Passage to read:
# # #

Regular expression in BASH

Question

Hello everyone, I was hoping someone could answer my quick question as I am going nuts!

I have recently started learning regular expressions in my Java programming however am a little confused how to get certain features to work correctly directly in BASH. For example, the following code is not working as I think it should.

echo 2222 | grep '2\{2\}'

I am expecting it to return:

22

I have tried variations of it including:

echo 2222 | grep '2{2}'
echo 2222 | grep -P '2\{2\}'
echo 2222 | grep -E '2\{2\}'

However I am completely out of ideas. I'm sure this is a simple parameter / syntax fix and would love some help! P.S I've done tons of googling and every reference I find does not work in BASH; regex's can run on so many different platforms and engines =/

Answer 1

You can use:

echo 2222 | grep -o '2\{2\}'

except that it will show the output twice, since it matches twice on that line.

# # #

Extracted records:
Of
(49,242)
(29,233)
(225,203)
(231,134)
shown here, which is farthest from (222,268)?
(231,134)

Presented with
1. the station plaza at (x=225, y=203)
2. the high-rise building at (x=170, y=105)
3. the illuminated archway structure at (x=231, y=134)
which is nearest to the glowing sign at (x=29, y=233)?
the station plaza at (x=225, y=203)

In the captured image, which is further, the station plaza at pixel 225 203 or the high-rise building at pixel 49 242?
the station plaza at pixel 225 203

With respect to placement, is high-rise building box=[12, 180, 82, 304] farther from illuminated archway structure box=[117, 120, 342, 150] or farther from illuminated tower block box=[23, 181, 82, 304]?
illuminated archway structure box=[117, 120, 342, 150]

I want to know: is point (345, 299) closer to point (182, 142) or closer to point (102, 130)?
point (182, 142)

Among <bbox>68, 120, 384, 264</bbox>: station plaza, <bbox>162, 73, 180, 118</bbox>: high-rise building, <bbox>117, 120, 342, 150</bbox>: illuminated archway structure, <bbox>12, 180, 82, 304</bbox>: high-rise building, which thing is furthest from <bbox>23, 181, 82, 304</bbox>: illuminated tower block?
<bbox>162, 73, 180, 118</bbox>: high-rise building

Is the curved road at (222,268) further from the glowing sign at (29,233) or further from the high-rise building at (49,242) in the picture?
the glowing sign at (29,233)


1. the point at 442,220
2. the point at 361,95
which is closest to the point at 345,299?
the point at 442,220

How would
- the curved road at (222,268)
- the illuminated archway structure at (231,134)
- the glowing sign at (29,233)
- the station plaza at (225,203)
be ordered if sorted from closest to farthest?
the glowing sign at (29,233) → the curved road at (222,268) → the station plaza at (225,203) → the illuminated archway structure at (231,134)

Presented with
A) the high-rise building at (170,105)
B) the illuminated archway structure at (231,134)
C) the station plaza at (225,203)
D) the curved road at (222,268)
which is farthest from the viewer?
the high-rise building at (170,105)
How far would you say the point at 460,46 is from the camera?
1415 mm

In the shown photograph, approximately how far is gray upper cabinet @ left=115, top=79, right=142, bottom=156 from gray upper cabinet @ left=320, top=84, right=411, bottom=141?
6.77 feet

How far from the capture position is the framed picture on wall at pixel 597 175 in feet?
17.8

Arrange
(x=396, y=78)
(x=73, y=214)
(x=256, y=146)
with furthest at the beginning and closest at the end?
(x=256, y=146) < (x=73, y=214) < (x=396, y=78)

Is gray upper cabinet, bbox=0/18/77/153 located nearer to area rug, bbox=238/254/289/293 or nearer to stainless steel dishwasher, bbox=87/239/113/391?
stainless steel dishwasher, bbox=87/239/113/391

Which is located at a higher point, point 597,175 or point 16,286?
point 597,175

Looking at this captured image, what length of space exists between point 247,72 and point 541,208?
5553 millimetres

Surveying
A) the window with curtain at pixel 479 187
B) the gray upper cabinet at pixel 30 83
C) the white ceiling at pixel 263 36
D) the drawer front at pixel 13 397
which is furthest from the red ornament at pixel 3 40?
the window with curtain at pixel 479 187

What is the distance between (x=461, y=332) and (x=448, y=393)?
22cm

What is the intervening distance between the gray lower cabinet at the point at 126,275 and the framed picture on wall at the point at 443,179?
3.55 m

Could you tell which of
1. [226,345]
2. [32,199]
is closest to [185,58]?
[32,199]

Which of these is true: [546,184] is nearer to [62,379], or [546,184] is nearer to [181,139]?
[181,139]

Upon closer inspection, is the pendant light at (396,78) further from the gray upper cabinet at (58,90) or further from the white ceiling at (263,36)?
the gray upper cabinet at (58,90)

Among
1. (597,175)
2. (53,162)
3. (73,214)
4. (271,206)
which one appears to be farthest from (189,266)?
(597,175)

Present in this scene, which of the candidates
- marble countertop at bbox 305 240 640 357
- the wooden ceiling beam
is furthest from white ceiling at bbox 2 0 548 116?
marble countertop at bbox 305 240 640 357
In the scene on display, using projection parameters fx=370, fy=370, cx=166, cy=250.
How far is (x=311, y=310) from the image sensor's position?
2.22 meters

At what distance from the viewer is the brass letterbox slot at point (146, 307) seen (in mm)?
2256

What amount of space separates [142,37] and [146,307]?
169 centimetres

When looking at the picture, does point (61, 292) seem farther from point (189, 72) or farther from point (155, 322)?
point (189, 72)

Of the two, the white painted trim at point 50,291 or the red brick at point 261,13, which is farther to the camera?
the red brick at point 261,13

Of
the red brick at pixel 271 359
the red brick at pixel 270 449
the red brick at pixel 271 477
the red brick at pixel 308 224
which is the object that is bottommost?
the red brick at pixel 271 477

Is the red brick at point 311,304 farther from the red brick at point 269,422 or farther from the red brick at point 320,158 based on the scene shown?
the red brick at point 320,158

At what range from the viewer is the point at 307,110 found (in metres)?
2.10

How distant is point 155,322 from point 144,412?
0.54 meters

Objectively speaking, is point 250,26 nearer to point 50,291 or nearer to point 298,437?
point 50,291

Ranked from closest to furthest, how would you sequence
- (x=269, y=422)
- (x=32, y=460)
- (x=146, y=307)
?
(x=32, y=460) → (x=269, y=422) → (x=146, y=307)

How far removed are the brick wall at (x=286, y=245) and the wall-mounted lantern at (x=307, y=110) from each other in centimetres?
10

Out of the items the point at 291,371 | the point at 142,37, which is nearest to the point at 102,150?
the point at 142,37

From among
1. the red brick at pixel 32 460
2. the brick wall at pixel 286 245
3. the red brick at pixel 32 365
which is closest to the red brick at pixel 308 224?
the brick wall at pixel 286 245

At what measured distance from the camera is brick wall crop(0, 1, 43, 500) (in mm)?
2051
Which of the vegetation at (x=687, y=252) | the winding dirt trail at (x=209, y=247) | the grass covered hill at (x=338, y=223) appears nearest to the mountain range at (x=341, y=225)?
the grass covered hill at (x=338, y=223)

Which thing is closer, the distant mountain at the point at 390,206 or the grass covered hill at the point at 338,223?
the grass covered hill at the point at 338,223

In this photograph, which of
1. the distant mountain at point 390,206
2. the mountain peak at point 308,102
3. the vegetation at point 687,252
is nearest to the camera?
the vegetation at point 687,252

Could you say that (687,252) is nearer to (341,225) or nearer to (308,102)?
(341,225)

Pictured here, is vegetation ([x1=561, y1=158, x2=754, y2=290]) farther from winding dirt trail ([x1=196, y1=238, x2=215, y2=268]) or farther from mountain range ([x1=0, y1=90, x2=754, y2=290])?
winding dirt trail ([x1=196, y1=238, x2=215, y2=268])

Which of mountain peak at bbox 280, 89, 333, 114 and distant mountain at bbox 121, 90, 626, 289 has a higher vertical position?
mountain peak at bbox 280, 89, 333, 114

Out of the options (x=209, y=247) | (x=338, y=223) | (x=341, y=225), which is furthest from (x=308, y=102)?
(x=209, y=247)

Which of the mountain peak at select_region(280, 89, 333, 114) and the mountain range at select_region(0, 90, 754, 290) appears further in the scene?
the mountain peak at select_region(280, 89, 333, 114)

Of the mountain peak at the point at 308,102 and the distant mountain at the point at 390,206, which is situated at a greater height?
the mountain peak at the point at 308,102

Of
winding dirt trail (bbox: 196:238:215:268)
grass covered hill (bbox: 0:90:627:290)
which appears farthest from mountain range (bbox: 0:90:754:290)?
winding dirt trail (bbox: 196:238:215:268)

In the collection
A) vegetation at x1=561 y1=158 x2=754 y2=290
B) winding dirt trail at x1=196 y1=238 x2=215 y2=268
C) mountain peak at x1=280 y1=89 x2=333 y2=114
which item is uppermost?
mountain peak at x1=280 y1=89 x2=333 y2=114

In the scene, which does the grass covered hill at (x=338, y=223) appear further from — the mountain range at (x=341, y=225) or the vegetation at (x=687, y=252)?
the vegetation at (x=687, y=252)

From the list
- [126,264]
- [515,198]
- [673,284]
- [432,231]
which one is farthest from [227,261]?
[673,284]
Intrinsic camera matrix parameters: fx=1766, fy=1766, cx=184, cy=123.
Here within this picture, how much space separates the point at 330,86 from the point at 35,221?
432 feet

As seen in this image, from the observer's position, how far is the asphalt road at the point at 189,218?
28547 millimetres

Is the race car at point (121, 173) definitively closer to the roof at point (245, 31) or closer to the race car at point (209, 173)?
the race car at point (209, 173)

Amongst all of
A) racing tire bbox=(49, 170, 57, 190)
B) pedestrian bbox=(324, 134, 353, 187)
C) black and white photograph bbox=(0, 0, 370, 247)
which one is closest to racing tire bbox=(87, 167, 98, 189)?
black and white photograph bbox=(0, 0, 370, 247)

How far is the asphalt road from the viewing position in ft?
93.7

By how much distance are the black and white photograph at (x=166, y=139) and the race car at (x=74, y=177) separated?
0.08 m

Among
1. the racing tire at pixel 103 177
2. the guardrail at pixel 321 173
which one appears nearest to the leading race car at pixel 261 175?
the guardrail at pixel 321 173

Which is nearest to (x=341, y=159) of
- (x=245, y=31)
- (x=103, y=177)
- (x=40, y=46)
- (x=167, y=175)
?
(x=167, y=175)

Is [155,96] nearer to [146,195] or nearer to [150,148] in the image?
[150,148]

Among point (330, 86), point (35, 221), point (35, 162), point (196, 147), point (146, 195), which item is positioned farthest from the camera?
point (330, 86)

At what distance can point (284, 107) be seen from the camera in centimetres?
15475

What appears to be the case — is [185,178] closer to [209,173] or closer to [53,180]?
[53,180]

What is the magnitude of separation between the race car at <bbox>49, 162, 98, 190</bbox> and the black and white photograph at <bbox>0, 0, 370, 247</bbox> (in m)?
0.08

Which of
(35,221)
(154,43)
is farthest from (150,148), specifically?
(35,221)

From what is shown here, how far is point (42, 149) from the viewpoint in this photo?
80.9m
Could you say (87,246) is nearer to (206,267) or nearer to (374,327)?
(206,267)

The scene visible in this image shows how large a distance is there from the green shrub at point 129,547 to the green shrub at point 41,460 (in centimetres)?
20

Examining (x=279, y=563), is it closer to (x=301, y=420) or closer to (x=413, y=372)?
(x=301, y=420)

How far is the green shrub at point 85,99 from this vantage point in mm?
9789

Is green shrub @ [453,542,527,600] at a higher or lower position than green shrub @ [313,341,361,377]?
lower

# # #

Problem 1:
Tally the lines of the records that contain the string "racing", treating case as significant, and reply with only the number.
Problem 2:
Pick up the forum thread about regular expressions in BASH at the point where it stops, and keep writing it.

Right answer 1:
3

Right answer 2:
Answer 2

you didn't try

echo 2222 | grep -E '2{2}'

that'll return 2222 that is to say "it's matching your line"

sed may help you to visualize your regexp

echo 22 33 342 22 | sed  's/2\{2\}/<match>/g'

returns for instance

<match> 33 342 <match>

Answer 3

echo 2222 | grep -E '2{2}'
2222

The regex will pattern match on the line, and either print out the whole line (2222) if it matches, or nothing if it doesn't.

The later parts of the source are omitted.